Since we’ve gotten the critique that I found uniquely specific to this one horror franchise in particular, we can now move onto the main criticism that’s still reliably infected most of the mainstream horror outings of the century: bland and predictable scares. While there’s nothing in this film that I found to be particularly awful or poorly done – I was actually quite appreciative of this film’s method of constructing prolonged sequences that continued to build tension over the course of several minutes – the payoffs themselves are always the same and don’t contain all that many surprises in and of themselves (apart from one unexpected story element that’s soon undercut by introducing a far less interesting twist). I’ll give Insidious: The Last Key some credit for not being terribly obnoxious or laughable in the scares department, but now that we’re four films into this series, it wouldn’t hurt for the creative minds behind the franchise to start taking a few more chances and not play everything so blandly safe all the time.

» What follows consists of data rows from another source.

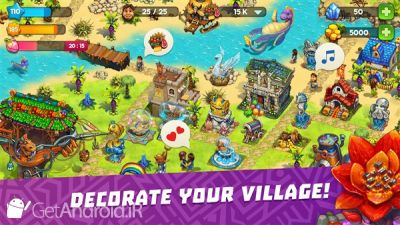 دانلود The Tribez: Build a Village اندروید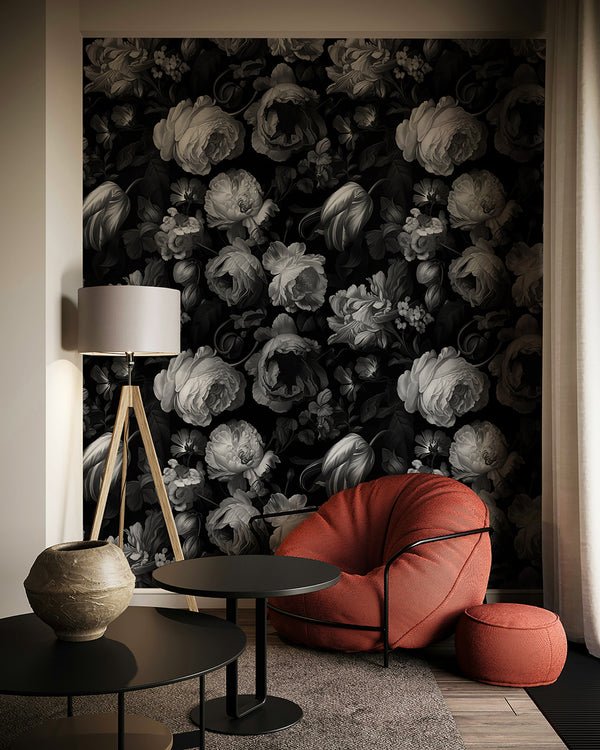 THE ICON EDIT - BLACK & WHITE Wallpaper Pattern No 64505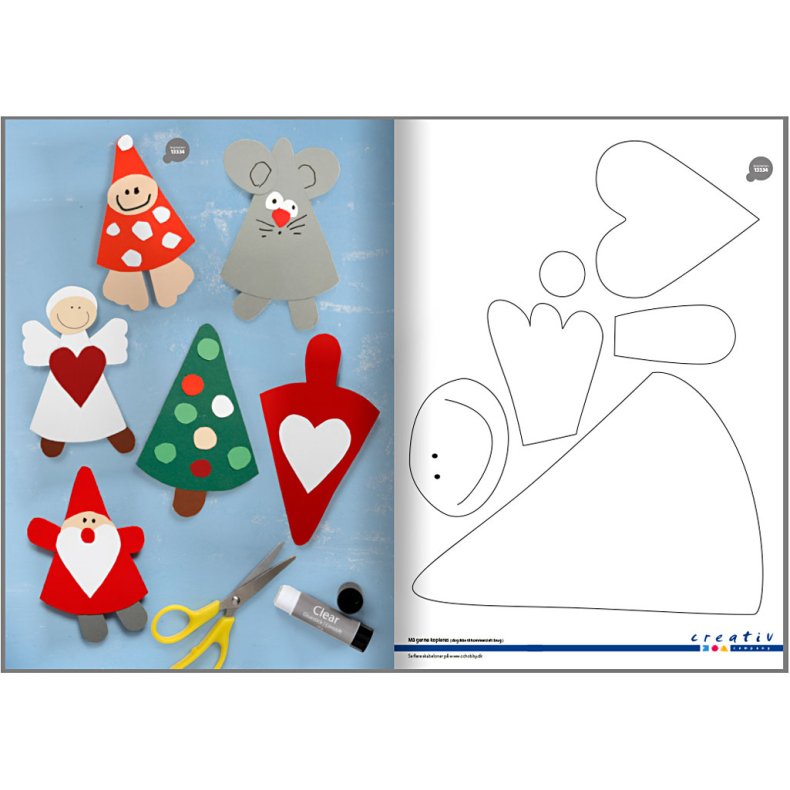 Karton, A2, ark 420x594 mm, 180 g, hvid, 10 ark/ 1 pk.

The sister of Supreme Leader Snoke has been getting a lot of work ever since her brother broke into the big leagues.
At the end of the day, Insidious: The Last Key is what it is. For the fourth film in a horror franchise released during the first weekend of January, the fact that we got anything remotely passable is like a belated Christmas miracle. Casual viewers and non-horror fans likely won’t find much of anything to respond to here, but genre aficionados and people who really responded to the first three Insidious films may very well get enough out of it to find it worth their time. And if Star Wars: The Last Jedi is still sold out or there aren’t any of the half dozen really interesting looking awards contenders playing nearby, you could probably do a lot worse than this for an alternative. Take that however you like.
Insidious: The Last Key (2018) Drinking Game
Do a Shot: for each jump scare.
Do another Shot: for every reference to a past film in the series.
Shotgun a Beer: when (not if, *when*) the awkward forced comedic relief starts to wear thin.
Chug a Beer: if you correctly guess both of the “big, shocking” reveals ahead of time.